Mice were euthanized by intraperitoneal injection of euthanasia solution (VEDCO, 0.1 mL/25 g). All experimental protocols were approved by the Institutional Animal Care and Usage Committee. A segment of tracheas (4–5 mm in length) was immediately removed and placed in physiological saline solution (PSS) containing 110 mM NaCl, 3.4 mM KCl, 2.4 mM CaCl₂, 0.8 mM MgSO₄, 25.8 mM NaHCO₃, 1.2 mM KH₂PO₄, and 5.6 mM glucose. The solution was aerated with 95%O₂-5%CO₂ to maintain a pH of 7.4. Two stainless steel wires were passed through the lumen of tracheal rings. One of the wires was connected to the bottom of organ baths and the other was attached to a Grass force transducer that had been connected to a computer with A/D converter (Grass). Tracheal segments were then placed in PSS at 37°C. At the beginning of each experiment, 0.5 g passive tension was applied to tracheal rings. After 60 min equilibrium they were stimulated with 80 mM KCl repeatedly until contractile responses and passive tension reached a steady state. Contractile force in response to acetylcholine was then measured.

Immunohistochemistry

Mouse lungs were placed in frozen tissue-embedding medium (Neg 52, Richard-Allen Scientific) and cryosectioned using Cryostats (Richard-Allen Scientific). Tissue sections were fixed for 15 min in 4% paraformaldehyde, and were then washed three times in PBS buffer followed by permeabilization with 0.2% Triton X-100 dissolved in PBS for 5 min. These tissues were incubated with α-smooth muscle actin antibody (Sigma) or proliferating cell nuclear antigen (PCNA) antibody (Thermo Scientific) followed by appropriate secondary antibody conjugated to Alexa 488 or Alex-543 (Molecular Probes/Life Technologies). The sections were also counterstained with 4′,6-diamidino-2-phenylindole to visualize the nucleus. The samples were viewed and digitally captured using a Leica microscope system (MDI 6000) (Cleary et al., 2013; Li et al., 2016). All immunohistochemical measurements were performed by using the NIH ImageJ software.

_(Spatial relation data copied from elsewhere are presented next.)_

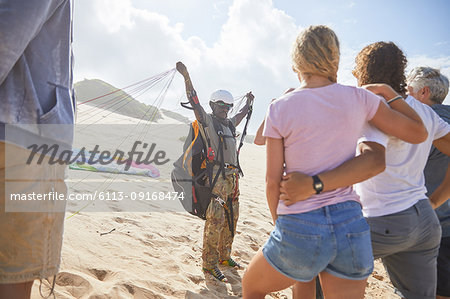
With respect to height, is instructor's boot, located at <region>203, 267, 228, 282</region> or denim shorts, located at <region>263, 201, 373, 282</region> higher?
denim shorts, located at <region>263, 201, 373, 282</region>

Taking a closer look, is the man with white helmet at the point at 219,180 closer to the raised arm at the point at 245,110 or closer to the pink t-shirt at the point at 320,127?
the raised arm at the point at 245,110

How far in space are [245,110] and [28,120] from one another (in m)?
4.07

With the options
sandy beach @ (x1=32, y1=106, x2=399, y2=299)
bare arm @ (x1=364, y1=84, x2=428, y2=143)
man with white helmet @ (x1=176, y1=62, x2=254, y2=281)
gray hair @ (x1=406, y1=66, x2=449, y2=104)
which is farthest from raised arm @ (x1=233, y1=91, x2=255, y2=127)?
bare arm @ (x1=364, y1=84, x2=428, y2=143)

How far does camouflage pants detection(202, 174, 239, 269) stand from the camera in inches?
148

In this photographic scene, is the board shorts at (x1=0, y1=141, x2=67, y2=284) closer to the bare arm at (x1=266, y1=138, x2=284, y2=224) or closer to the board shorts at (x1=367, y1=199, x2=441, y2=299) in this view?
the bare arm at (x1=266, y1=138, x2=284, y2=224)

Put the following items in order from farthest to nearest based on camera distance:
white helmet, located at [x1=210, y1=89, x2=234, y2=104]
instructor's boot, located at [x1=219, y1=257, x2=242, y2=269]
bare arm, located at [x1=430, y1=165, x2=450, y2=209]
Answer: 1. white helmet, located at [x1=210, y1=89, x2=234, y2=104]
2. instructor's boot, located at [x1=219, y1=257, x2=242, y2=269]
3. bare arm, located at [x1=430, y1=165, x2=450, y2=209]

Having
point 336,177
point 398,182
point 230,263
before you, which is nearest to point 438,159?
point 398,182

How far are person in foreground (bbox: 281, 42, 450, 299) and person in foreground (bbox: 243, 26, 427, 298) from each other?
387mm

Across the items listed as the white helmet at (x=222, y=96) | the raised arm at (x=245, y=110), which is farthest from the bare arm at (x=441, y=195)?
the raised arm at (x=245, y=110)

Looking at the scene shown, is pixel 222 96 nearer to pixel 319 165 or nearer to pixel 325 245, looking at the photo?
pixel 319 165

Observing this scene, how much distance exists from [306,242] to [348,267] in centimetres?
23

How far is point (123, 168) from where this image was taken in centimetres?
920

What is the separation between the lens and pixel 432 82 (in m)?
2.42

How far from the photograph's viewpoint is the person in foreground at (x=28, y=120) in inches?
47.4
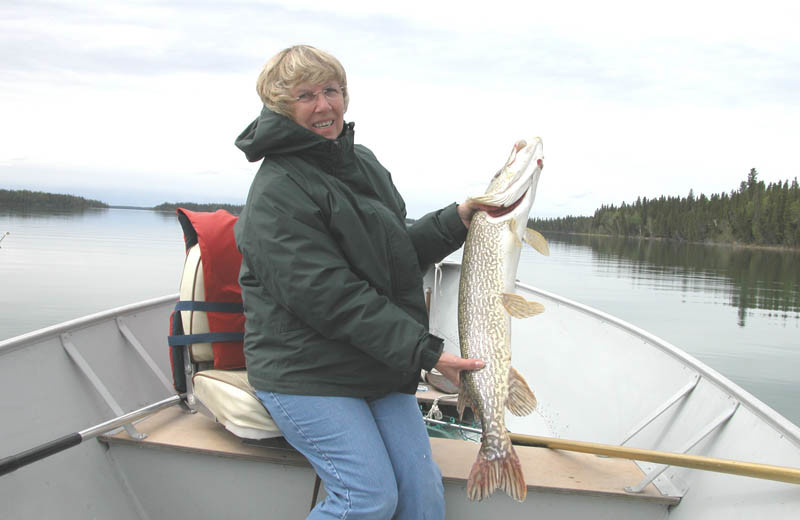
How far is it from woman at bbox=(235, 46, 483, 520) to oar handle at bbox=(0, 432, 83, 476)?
2.95ft

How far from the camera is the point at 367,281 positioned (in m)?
2.26

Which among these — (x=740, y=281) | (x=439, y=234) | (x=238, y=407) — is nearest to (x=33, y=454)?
(x=238, y=407)

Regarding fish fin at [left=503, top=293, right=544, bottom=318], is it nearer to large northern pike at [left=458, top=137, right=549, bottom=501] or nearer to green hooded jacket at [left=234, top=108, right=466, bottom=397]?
large northern pike at [left=458, top=137, right=549, bottom=501]

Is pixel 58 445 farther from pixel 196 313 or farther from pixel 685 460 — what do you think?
pixel 685 460

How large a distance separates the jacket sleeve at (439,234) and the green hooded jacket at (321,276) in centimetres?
35

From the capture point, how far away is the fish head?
8.21 ft

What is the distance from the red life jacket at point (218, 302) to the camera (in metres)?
3.03

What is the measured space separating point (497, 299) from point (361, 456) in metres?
0.91

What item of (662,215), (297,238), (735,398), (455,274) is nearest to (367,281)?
(297,238)

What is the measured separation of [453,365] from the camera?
232cm

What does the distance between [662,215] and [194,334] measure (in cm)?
11010

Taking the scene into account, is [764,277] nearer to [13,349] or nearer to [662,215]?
[13,349]

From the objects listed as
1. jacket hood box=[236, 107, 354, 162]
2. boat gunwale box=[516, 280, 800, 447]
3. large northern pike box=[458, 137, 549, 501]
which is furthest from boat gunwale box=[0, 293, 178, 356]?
boat gunwale box=[516, 280, 800, 447]

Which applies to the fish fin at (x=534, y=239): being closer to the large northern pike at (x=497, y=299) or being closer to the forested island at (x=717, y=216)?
the large northern pike at (x=497, y=299)
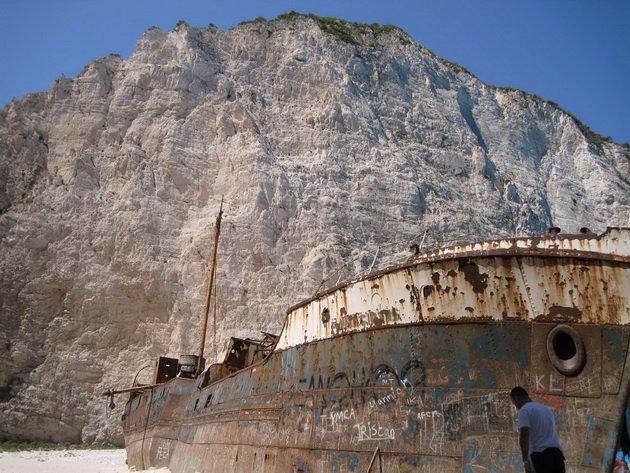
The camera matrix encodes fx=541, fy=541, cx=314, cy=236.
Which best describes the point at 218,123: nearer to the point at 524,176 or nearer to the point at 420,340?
the point at 524,176

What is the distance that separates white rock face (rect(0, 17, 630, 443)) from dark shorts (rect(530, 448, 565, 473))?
55.2 feet

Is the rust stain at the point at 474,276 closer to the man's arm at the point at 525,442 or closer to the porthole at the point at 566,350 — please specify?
the porthole at the point at 566,350

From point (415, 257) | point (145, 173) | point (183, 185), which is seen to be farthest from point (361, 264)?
point (415, 257)

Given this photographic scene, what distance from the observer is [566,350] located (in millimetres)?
6359

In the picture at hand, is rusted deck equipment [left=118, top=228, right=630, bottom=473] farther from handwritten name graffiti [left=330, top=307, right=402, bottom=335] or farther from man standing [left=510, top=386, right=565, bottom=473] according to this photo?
man standing [left=510, top=386, right=565, bottom=473]

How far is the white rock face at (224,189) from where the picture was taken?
22.5 metres

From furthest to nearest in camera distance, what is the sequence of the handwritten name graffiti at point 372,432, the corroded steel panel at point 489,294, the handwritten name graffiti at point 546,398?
1. the handwritten name graffiti at point 372,432
2. the corroded steel panel at point 489,294
3. the handwritten name graffiti at point 546,398

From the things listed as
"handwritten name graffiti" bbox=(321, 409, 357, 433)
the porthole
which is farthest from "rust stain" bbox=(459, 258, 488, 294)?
"handwritten name graffiti" bbox=(321, 409, 357, 433)

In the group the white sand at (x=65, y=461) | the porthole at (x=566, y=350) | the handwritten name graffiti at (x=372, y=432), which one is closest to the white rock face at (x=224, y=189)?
the white sand at (x=65, y=461)

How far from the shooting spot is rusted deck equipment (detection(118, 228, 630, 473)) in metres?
6.15

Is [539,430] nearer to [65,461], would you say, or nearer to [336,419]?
[336,419]

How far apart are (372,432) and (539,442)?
3.37 m

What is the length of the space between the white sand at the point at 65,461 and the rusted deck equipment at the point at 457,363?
23.2ft

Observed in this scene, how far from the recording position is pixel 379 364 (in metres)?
7.48
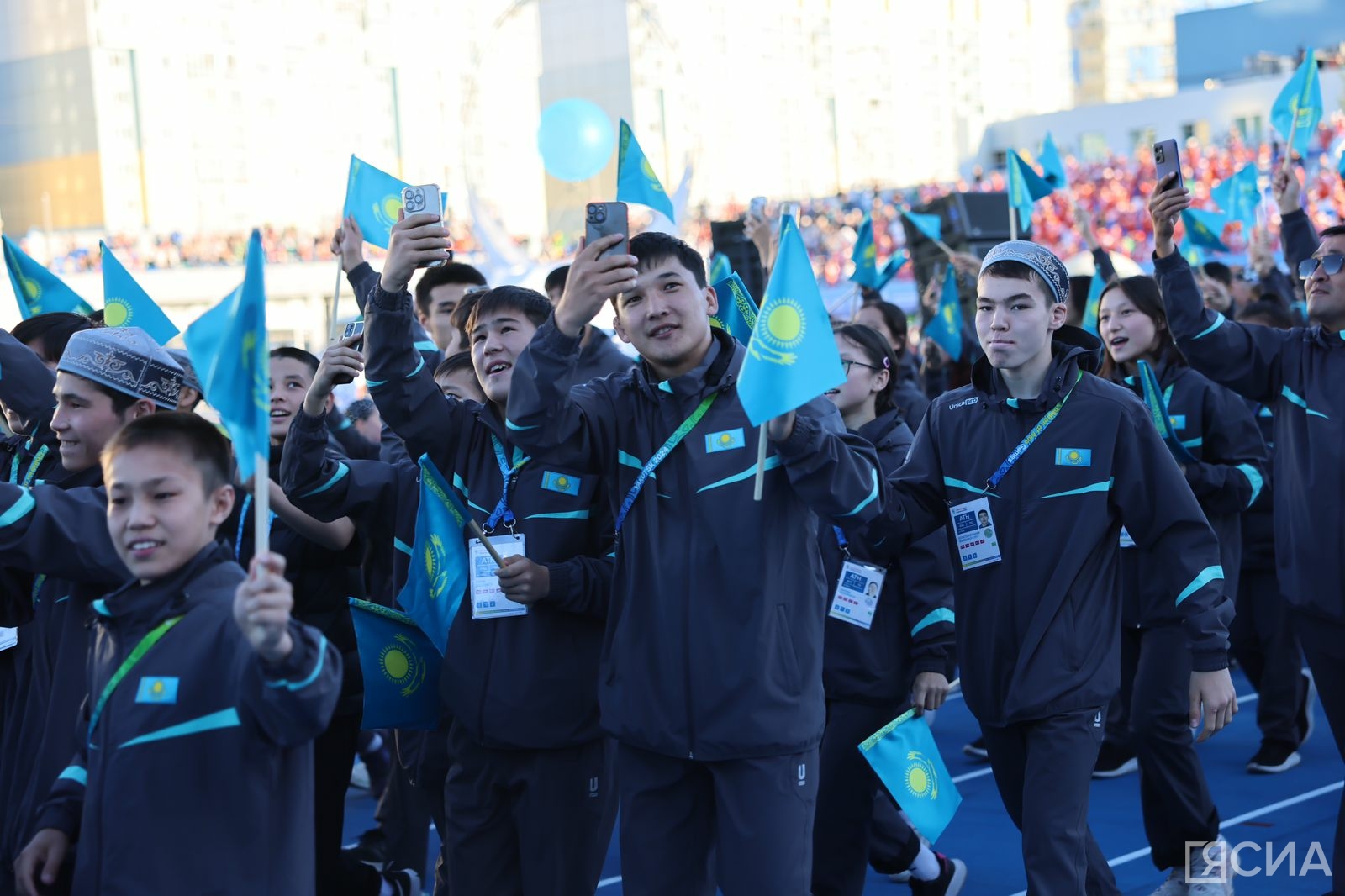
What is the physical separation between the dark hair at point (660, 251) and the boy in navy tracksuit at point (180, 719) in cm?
116

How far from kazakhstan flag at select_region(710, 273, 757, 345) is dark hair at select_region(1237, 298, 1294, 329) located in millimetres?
4461

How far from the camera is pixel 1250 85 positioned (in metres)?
45.3

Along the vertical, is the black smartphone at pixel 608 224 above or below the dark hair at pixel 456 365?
above

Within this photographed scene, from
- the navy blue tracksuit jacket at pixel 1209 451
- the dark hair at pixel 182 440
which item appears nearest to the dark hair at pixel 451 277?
the navy blue tracksuit jacket at pixel 1209 451

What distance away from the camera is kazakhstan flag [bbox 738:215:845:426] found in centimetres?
356

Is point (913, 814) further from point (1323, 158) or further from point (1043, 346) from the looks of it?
point (1323, 158)

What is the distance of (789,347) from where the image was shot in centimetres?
363

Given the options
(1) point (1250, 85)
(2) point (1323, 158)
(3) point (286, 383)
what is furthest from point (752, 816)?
(1) point (1250, 85)

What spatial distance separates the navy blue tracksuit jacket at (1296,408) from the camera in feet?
16.6

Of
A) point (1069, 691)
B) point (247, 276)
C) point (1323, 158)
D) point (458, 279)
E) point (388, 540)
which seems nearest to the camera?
point (247, 276)

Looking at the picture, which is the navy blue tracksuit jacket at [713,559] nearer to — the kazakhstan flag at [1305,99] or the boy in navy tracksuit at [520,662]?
the boy in navy tracksuit at [520,662]

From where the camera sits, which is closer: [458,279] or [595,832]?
[595,832]

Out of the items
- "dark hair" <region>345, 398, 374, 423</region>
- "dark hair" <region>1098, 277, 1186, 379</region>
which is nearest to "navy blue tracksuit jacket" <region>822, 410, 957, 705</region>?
"dark hair" <region>1098, 277, 1186, 379</region>

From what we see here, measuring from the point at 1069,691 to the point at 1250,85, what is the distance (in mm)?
45128
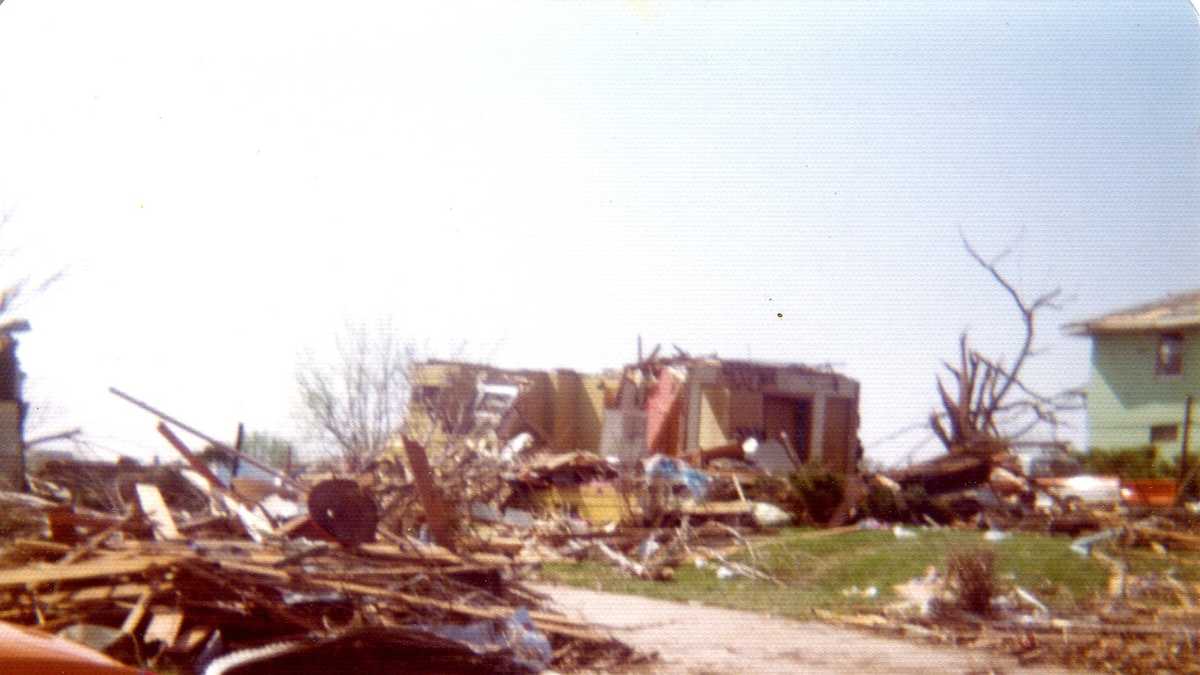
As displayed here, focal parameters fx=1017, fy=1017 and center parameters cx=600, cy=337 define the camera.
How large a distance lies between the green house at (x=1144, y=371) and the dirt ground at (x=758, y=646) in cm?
1981

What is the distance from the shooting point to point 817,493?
19719 mm

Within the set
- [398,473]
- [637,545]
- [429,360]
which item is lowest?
[637,545]

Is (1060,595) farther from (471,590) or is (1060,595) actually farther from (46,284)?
(46,284)

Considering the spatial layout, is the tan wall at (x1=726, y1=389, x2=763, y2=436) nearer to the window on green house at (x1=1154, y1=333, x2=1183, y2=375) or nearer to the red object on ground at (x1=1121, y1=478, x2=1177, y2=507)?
the red object on ground at (x1=1121, y1=478, x2=1177, y2=507)

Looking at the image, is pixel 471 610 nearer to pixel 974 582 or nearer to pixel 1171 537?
pixel 974 582

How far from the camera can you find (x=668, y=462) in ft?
69.2

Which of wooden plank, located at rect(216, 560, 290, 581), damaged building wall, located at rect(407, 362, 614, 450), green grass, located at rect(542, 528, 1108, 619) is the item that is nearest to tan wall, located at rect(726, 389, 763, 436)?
damaged building wall, located at rect(407, 362, 614, 450)

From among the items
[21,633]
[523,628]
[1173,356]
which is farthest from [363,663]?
[1173,356]

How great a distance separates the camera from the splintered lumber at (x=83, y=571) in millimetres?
7652

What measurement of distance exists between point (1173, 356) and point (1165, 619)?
21.9m

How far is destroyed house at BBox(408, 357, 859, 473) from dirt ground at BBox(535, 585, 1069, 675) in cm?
1269

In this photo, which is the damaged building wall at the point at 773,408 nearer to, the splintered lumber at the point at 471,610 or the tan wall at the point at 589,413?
the tan wall at the point at 589,413

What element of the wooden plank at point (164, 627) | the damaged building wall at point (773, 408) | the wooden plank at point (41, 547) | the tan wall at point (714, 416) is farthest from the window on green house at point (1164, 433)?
the wooden plank at point (41, 547)

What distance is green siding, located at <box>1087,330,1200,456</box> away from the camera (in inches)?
1110
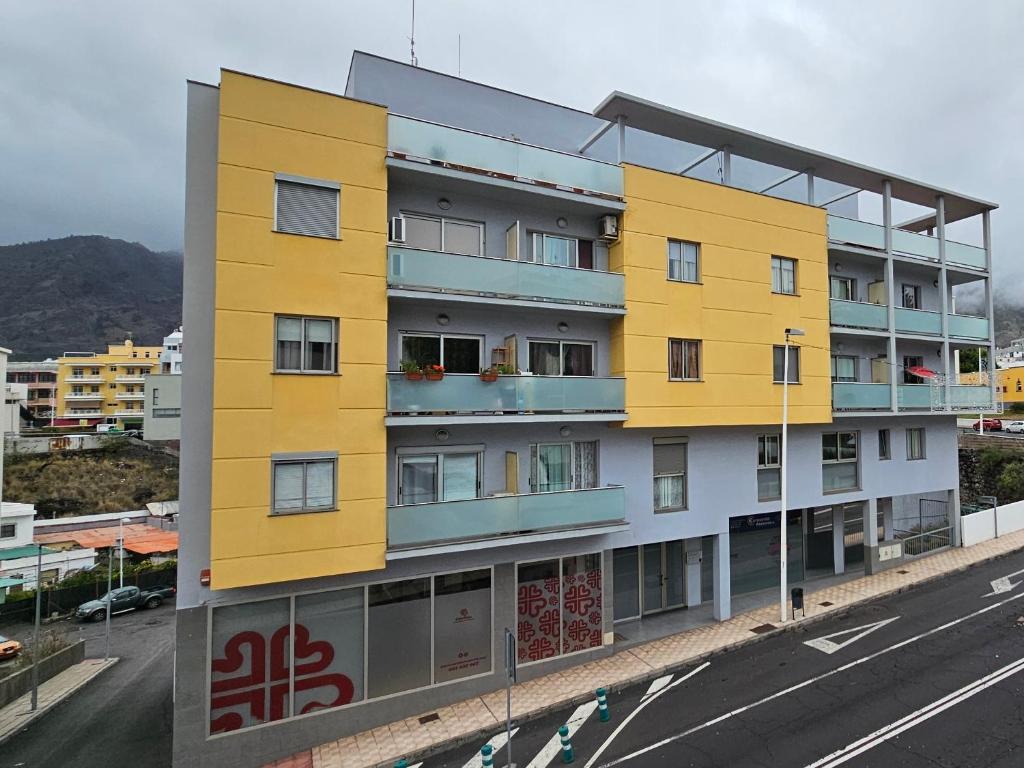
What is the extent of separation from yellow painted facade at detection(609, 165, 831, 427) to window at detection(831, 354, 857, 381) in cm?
231

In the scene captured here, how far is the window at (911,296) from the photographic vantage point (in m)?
21.0

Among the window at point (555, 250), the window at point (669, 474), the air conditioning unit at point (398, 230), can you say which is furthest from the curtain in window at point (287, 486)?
the window at point (669, 474)

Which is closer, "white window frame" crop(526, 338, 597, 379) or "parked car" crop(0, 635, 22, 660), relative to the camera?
"white window frame" crop(526, 338, 597, 379)

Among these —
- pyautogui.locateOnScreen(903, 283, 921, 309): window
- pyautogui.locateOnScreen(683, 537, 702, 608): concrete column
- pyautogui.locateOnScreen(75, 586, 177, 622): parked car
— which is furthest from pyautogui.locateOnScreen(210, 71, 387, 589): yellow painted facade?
pyautogui.locateOnScreen(903, 283, 921, 309): window

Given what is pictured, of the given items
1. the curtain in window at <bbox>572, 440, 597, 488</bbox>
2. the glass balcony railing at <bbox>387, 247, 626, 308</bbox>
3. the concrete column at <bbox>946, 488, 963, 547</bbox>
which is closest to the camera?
the glass balcony railing at <bbox>387, 247, 626, 308</bbox>

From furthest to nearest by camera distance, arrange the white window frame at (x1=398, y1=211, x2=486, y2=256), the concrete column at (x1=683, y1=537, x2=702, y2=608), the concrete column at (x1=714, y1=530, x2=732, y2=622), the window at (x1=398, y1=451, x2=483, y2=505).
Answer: the concrete column at (x1=683, y1=537, x2=702, y2=608), the concrete column at (x1=714, y1=530, x2=732, y2=622), the white window frame at (x1=398, y1=211, x2=486, y2=256), the window at (x1=398, y1=451, x2=483, y2=505)

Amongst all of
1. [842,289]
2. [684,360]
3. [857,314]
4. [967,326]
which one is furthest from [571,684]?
[967,326]

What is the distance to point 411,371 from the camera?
11.0 m

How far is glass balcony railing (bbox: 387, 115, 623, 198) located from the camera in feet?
37.8

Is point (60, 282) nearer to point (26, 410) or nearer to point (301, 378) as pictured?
point (26, 410)

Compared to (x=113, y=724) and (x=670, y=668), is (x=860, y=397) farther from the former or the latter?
(x=113, y=724)

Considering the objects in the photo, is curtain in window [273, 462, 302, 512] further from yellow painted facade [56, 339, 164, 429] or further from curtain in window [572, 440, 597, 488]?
yellow painted facade [56, 339, 164, 429]

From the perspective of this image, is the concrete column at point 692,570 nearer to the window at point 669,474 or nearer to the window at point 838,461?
the window at point 669,474

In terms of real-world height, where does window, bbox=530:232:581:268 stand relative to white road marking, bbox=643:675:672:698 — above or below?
above
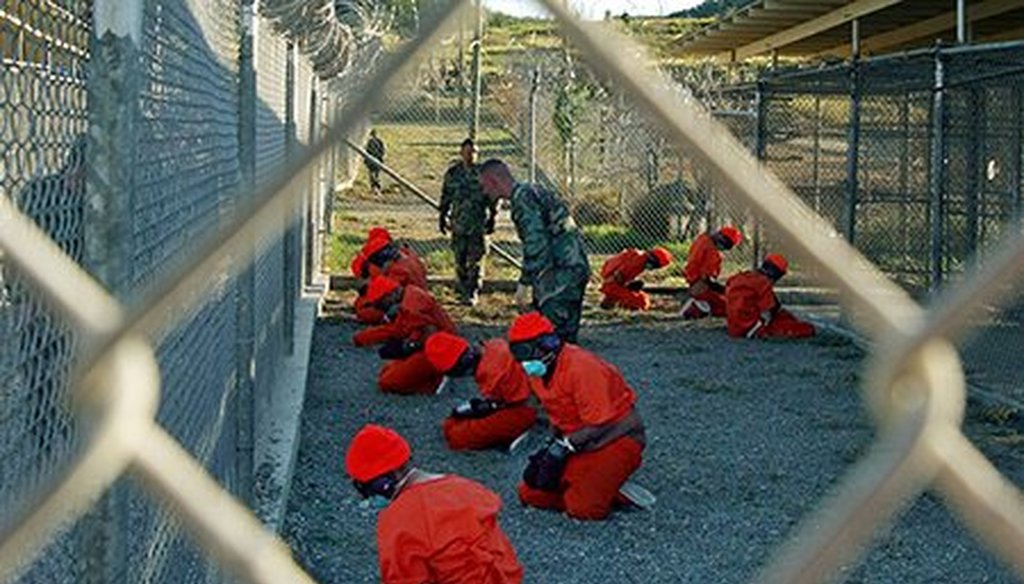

Analysis of airway inflammation

Lungs from sacrificed mice were lavaged three times with 1 mL sterile Hanks balanced salt solution (HBSS) containing 3 mM EDTA. Bronchoalveolar lavage fluid (BALF) was collected after centrifugation and, the supernatant was removed and frozen at −80 °C for cytokine/chemokine measurements (See below). The cell pellet was resuspended in HBSS, and total number of inflammatory cells in the BALF was counted by using a hemocytometer. Differential cell counts (macrophages, neutrophils, lymphocytes, and eosinophils) were performed by counting 100 cells from cytospin preparations stained with DiffQuick stain. The levels of IL-13 in the BALF were determined using the ELISA kits (R&D systems) according to the manufacturer’s instructions.

Quantification and statistical analysis

All statistical analysis was performed using Prism software (GraphPad Software, San Diego, CA). Differences between pairs of groups were analyzed by a 2-tailed Student’|'s t-test for 2-group comparisons for normally distributed continuous data. A comparison among multiple groups was performed by one-way or two-way ANOVA followed by a post hoc test (Tukey’s multiple comparisons) for normally distributed continuous data. Values of n refer to the number of experiments used to obtain each value. p < 0.05 was considered to be significant.

Published: February 18, 2022

Data and code availability

• •All data are included in the published paper and supplemental information files or available from the lead contact up request.
• •This paper does not report original code.
• •Any additional information required to reanalyze the data reported in this paper is available from the lead contact upon request.